A preliminary novelty search conducted in connection with the present invention developed U.S. Pat. Nos. 4,909,191; 1,582,230; 4,453,496; 4,867,106; 4,401,058; 4,366,778; 4,096,616; 4,825,813; and 2,537,984.

U.S. Pat. Nos. 4,453,496 and 4,825,813 describe what are designated "once-through type boilers". Such a boiler comprises an upright cylindrical enclosure whose interior contains a heat exchanger in the form of an annular lower manifold, an annular upper manifold, and a number of tubes arranged in a circular pattern and extending between the two manifolds. Cold water is introduced into one of the manifolds, passes through the tubes to the other manifold, and is discharged from the latter manifold. A gas burner is disposed within the center of the lower manifold and the hot products of combustion pass over the exteriors of the tubes, heating the water in the process. In order to improve the efficiency of the heat exchanger, fins are disposed on the exteriors of the tubes.

The general concept of mounting fins on a tube by stacking individual fin elements on the outside of a tube is not novel. The concept is shown by U.S. Pat. No. 2,537,984.

U.S. Pat. No. 4,909,191 discloses a hot water appliance having a heat exchanger that is in certain respects similar to those of U.S. Pat. Nos. 4,453,496 and 4,825,813. Each of its tubes that extends between its manifolds is actually a "tube-within-a tube", one of which carries "sanitary" water and the other of which carries "radiator" water. The side of the heat exchanger is enclosed by a cylindrical wall that is spaced inwardly from the casing's side wall to define an annular cylindrical space surrounding the heat exchanger. Combustion air flows through this space before reaching the gas burner, which interestingly is disposed within the center of the upper manifold.

• [DATASET SECTION]
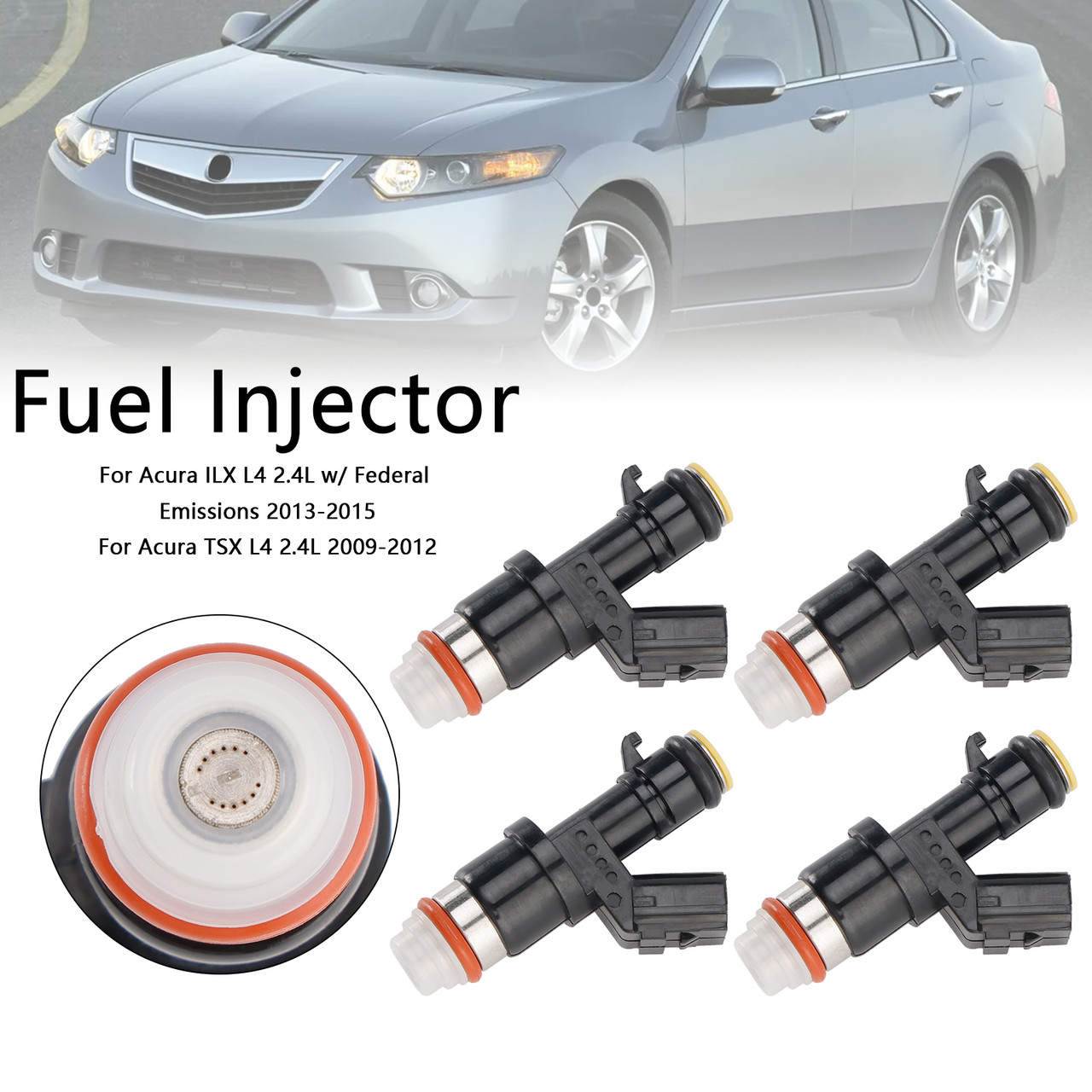 2008-2010 Honda Accord L4 2.4L 4*Fuel Injector 16450R40A01 Generic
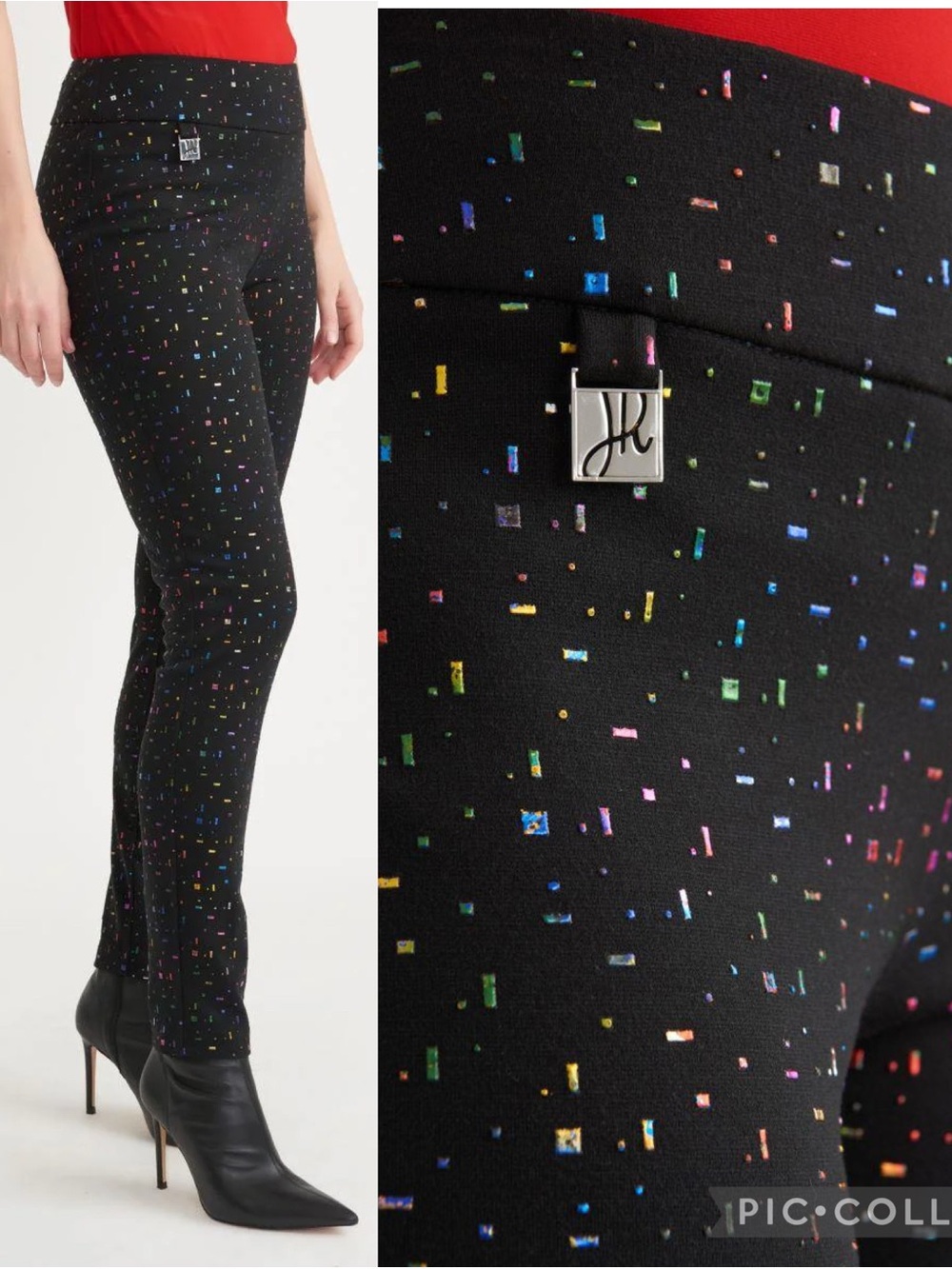 Joseph Ribkoff Multicolor Confetti Black Skinny Pants size 12
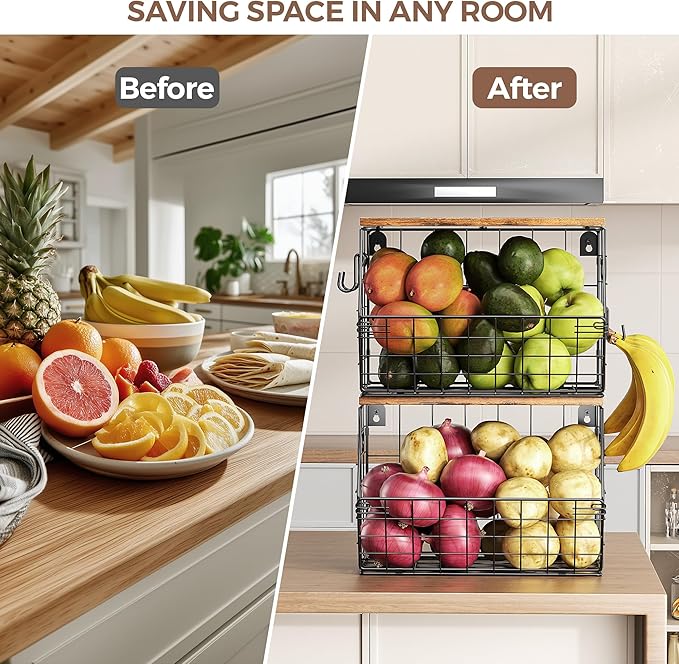 Delamu 2-Pack Stackable Metal Fruit Basket with Wood Lid-Wall Mounted & Countertop Organizer for Kitchen,Pantry- Ventilated Storage for Onions,Potatoes,Fruits,Spices (12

• [TO DO]
A. In the passage on boiler patents, why are fins placed on the exteriors of the tubes in the once-through type boilers? Answer in one to three sentences.
B. Continue the passage on boiler patents from its last sentence.

• [RESPONSES]
A. In these boilers, the hot products of combustion from the gas burner pass over the exteriors of the tubes and heat the water inside them. Fins are placed on those exteriors to improve the efficiency of the heat exchanger.

B.
U.S. Pat. Nos. 1,582,230; 4,401,058; and 4,366,778 show other forms of water heaters having similar heat exchangers.

U.S. Pat. No. 4,096,616 discloses a heat exchanger comprising concentric tubes with inserted fins, and U.S. Pat. No. 4,867,106 discloses a hot water heater in which the combustion gases flow flow through a helical path that is formed by a helical insert disposed within a tube.

The present invention relates to a new and unique on-demand gas-fired water heater and heat exchanger which exhibit ultra-high efficiency in a relatively compact volume and which can be manufactured using known technology to be competitively priced with available appliances, taking into account the energy savings that are obtainable with the present invention due to its improved energy efficiency. Appliances embodying principles of the present invention are well-suited for mass-production fabrication in various model sizes.

The distinguishing features of the present invention and its many attributes will be seen in the ensuing detailed description of a presently preferred embodiment that represents the best mode contemplated at the present time in carrying out the invention. Drawings accompany the disclosure and are briefly described as follows.

BRIEF DESCRIPTION OF THE DRAWINGS

FIG. 1 is a longitudinal cross sectional view through a water heater embodying principles of the present invention.

FIG. 2 is a transverse cross sectional view in the direction of arrows 2--2 in FIG. 1, but with certain portions omitted in the interest of clarity.

FIG. 3 is a longitudinal view of a portion of the heat exchanger structure by itself.

FIG. 4 is a transverse cross sectional view in the direction of arrows 4--4 in FIG. 3.

FIG. 5 is a view in the same direction as that of FIG. 4, but illustrating a modified form.

FIG. 6 is a view like that of FIG. 1, but of a somewhat schematic nature, illustrating operation of the water heater.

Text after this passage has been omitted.